=== Prompt ===
Repeat the records below line by line, exactly, finishing on the line that contains "scientific name: Nesolagus timminsi".

=== Available data ===

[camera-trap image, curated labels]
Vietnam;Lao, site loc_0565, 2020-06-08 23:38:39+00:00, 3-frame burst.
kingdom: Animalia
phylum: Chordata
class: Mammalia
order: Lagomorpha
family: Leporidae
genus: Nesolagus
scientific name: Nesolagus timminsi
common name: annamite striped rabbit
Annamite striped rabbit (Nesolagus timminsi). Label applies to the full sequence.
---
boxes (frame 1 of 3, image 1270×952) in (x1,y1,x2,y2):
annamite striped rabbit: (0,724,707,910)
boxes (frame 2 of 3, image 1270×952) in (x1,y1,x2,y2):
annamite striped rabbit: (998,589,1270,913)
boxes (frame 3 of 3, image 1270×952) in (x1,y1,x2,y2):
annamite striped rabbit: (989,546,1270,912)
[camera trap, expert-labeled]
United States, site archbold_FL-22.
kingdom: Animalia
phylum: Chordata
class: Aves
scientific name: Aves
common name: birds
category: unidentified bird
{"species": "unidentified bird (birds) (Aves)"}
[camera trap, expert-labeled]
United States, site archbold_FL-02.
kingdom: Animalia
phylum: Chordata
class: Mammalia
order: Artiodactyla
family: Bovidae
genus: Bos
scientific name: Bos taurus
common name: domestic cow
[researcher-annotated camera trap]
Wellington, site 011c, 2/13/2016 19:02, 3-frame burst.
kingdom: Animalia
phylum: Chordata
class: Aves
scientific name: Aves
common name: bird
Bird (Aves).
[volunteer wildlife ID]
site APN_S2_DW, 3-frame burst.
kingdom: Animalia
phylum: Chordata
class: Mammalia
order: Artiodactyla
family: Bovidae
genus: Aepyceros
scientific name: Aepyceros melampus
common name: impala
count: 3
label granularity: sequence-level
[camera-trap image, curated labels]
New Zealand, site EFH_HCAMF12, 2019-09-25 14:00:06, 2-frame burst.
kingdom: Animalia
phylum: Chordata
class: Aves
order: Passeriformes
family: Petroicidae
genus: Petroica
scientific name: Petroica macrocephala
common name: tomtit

=== Exercise result ===
[camera-trap image, curated labels]
Vietnam;Lao, site loc_0565, 2020-06-08 23:38:39+00:00, 3-frame burst.
kingdom: Animalia
phylum: Chordata
class: Mammalia
order: Lagomorpha
family: Leporidae
genus: Nesolagus
scientific name: Nesolagus timminsi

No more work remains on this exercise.